Wednesday, 21 May 2008

Third Update in Two Days

You are some very lucky buckies, you-few-who-read-this. I've just noticed that Celluloid Dreams' Web site has a lengthy, English-subtitled extract from Folimage's Mia et le Migou (not released even in France until 3 December 2008) and a proper trailer (a teaser appeared on Catsuka a while ago) for Cartoon Saloon's Les Armateurs-produced feature Brendan and the Secret of Kells. There is also a Blog of Kells kept by the director, Tomm Moore, in addition to his personal blog.

As you should be able to see, I'm now attempting to make the effort to brighten this up blog about mainly visual things with some embedded images (the two above are from Brendan and the Secret of Kells; that in the previous post is of The Princess and the Frog). I haven't done so before as I've been worried about copyright infringement and hosting space, but this evening came to the realisation that no one else seems to care about the former and the latter could be avoided by using those images already uploaded by others. The only obstacle this leaves is that many hosts nowadays block the use their images on other domains – therefore I need you, lucky buckies, to tell me whether these images are showing up for you or not. If not, please say so in the comments and I can remove the attempts to embed.
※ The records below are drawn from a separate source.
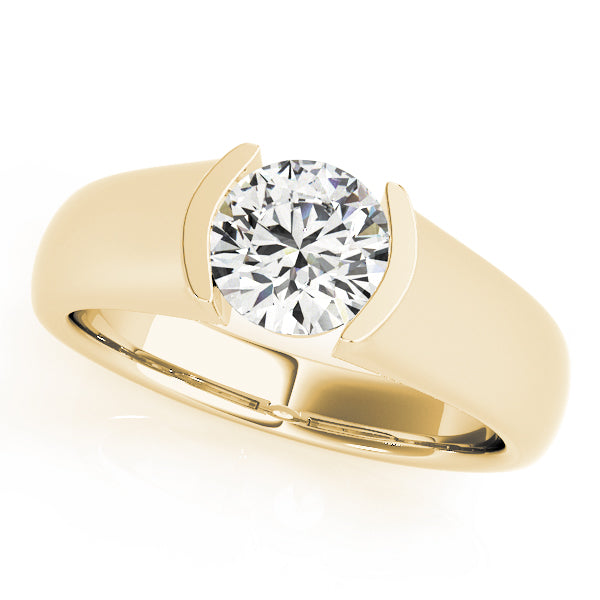 Round Diamond Solitaire Engagement Ring · 1.50 ct tw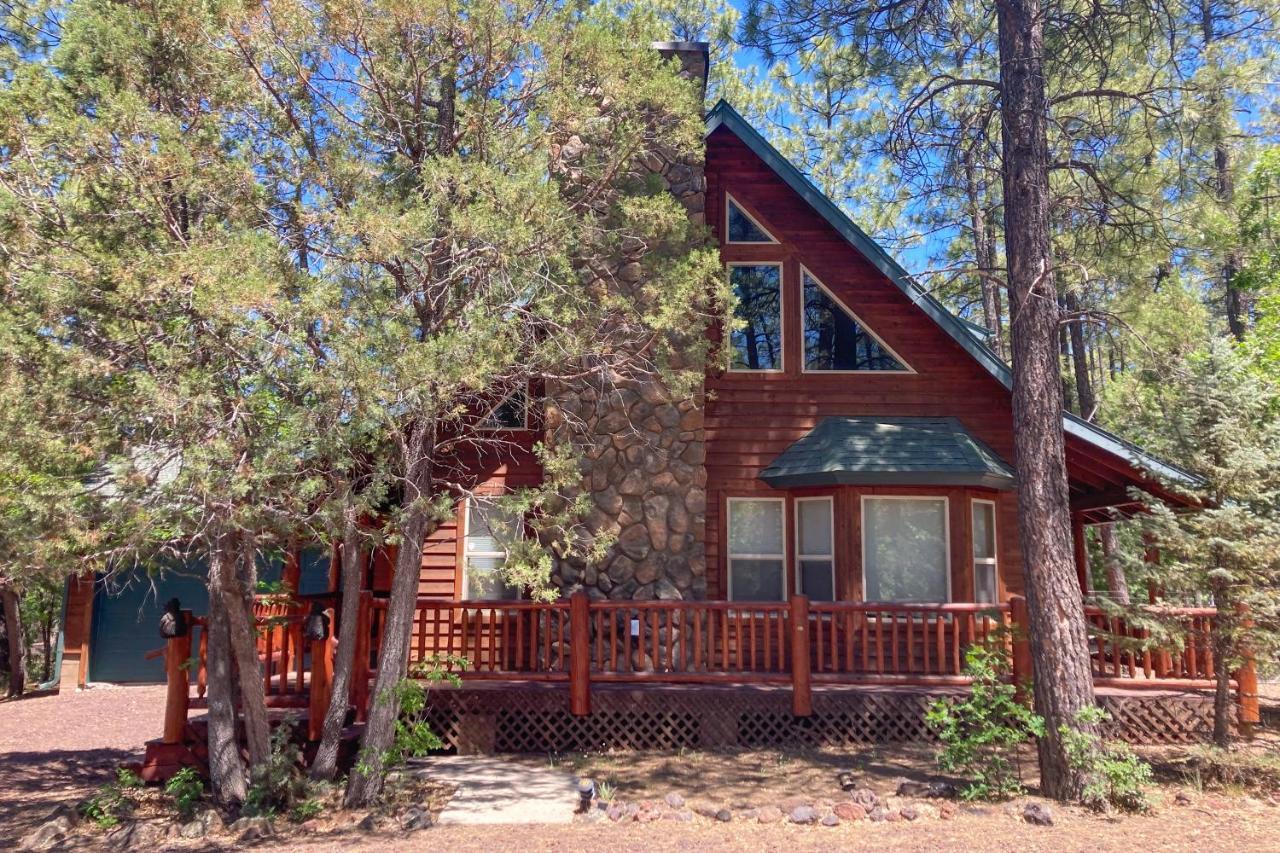 Whispering Pines Retreat Villa Pinetop-Lakeside Exterior photo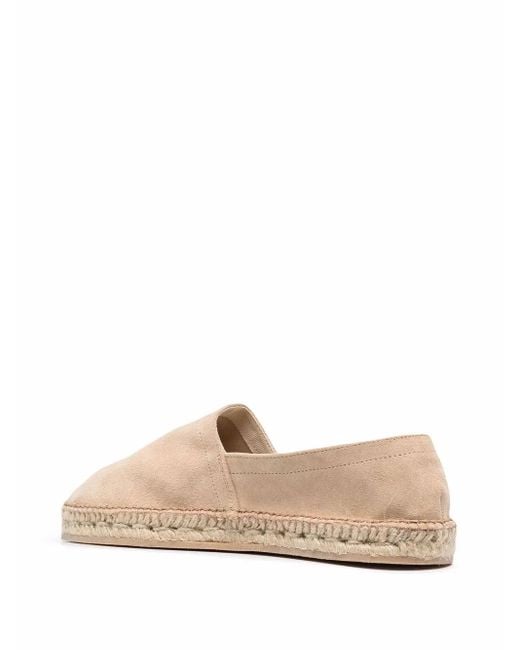 Scarosso Natural Pablo Suede Espadrilles for men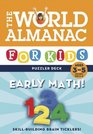 World Almanac Puzzler Deck Early Math Ages 35 Grades PreK1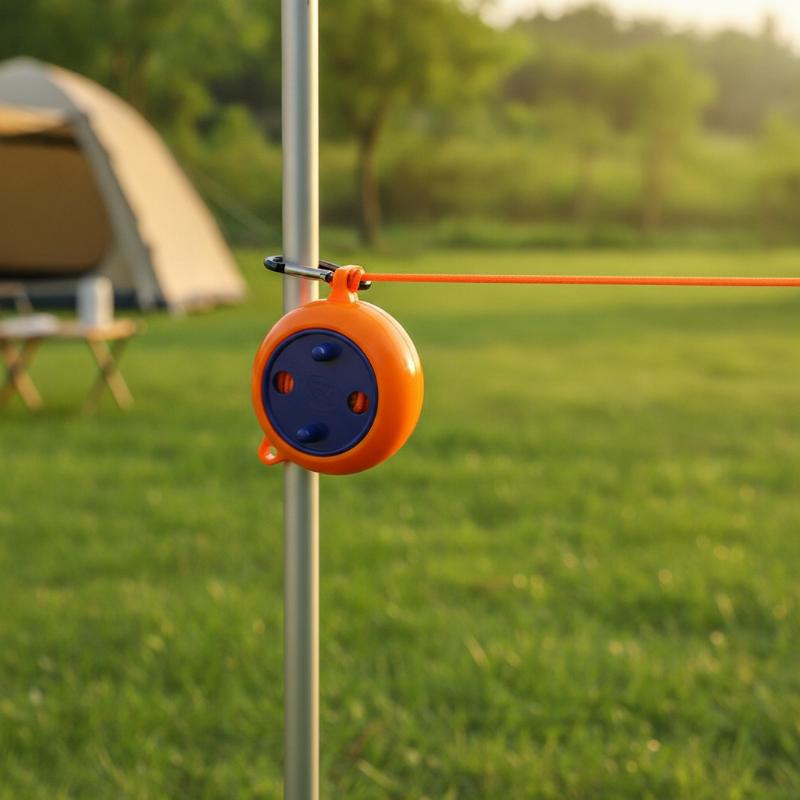 Outdoor Camping Items - 1 pièce Corde à linge rétractable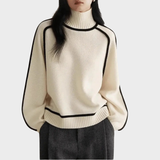 Kendall | Pullover de gola alta
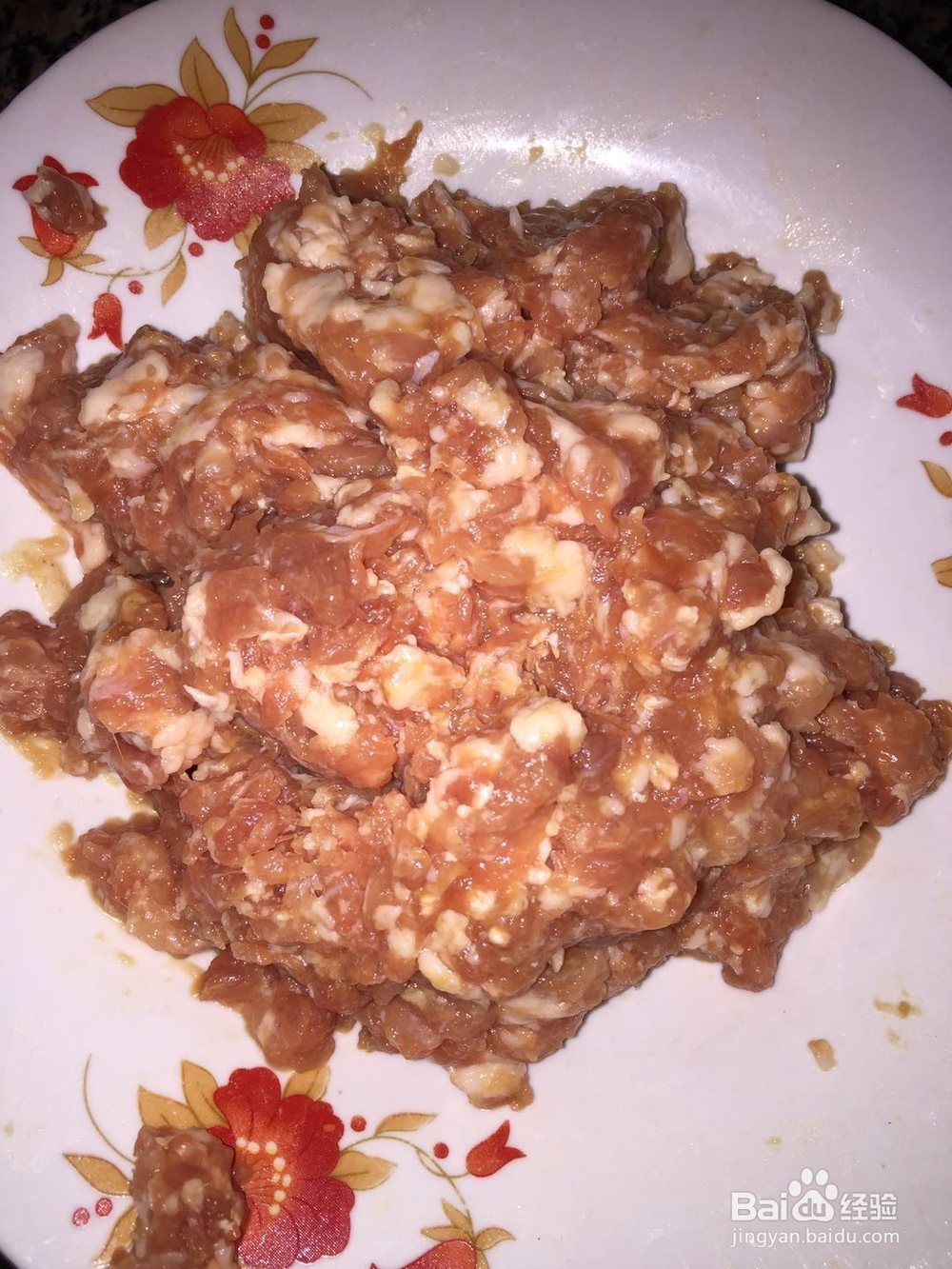 肉末韭菜非常好吃哦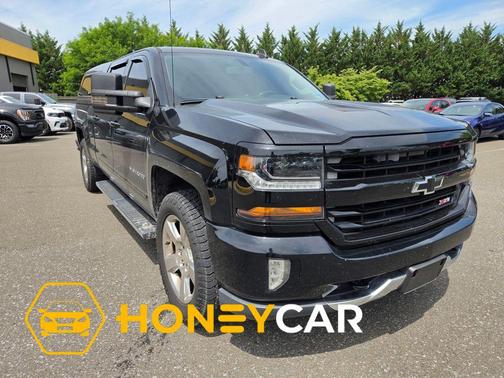 Black 2017 Chevrolet Silverado 1500 2LT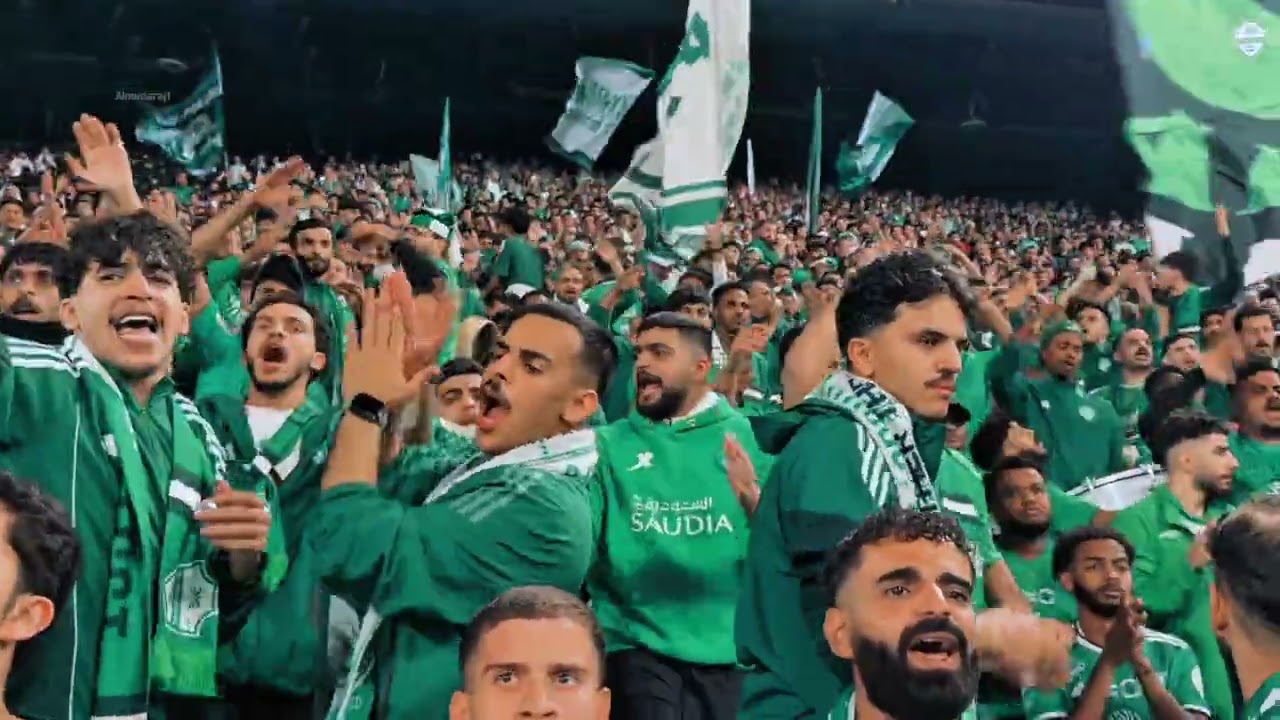 وسط الأرينا للأهلي جينا | ملخص جمهور الأهلي في مباراة الهلال بالمملكة أرينا ..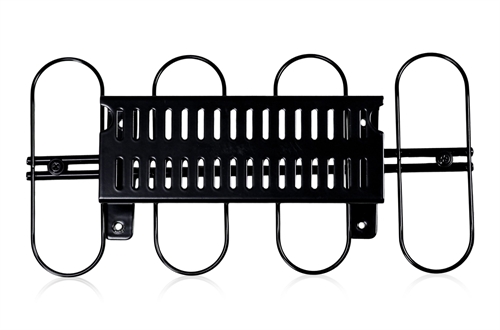 Transformerkurv m/spiral t/ledninger - Sort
One more thing – a reminder for myself more than anything. It's a shame that neither Brendan, even less so The Princess are likely to be released here before I write my dissertation, as it looks like they would make good examples for a three-way comparison of the depiction of people of one ethnic minority (albeit as large and loosely-defined as "African" is) in contemporary, family-aimed animated features. By "depiction" I don't mean only the visuals of their character designs, but also their role in the story and, distinct from this, their role in the world in which the story takes place. Without seeing the films for myself I can only write in any authority about the first of these – though I could always make assumptions from what I'm read of them on the Web, I don't want to eventually experience them first hand only to find that I wrote about them is quite different from my own, now informed interpretation. Of course, in Ocelot's original features, Africans are not the minority, though they are in the large majority of the countries in which they were made. It seems important to me that Ocelot has chosen to make a film about African-Africans, while Disney have chosen to introduce one of the missing racial groups among their princesses by making a film about African-Americans.

Current music: Joanna Newsom – "Colleen"
Proves that folk is the audio equivalent of stop-motion – well, of the Eastern European kind – in it's natural ability to evoke a sense of folklore for the story to take place in.

2 comments:

Steve sculpts critters said...

Can't see them.

J.R.D.S. said...

Thanks… I've now uploaded the images instead.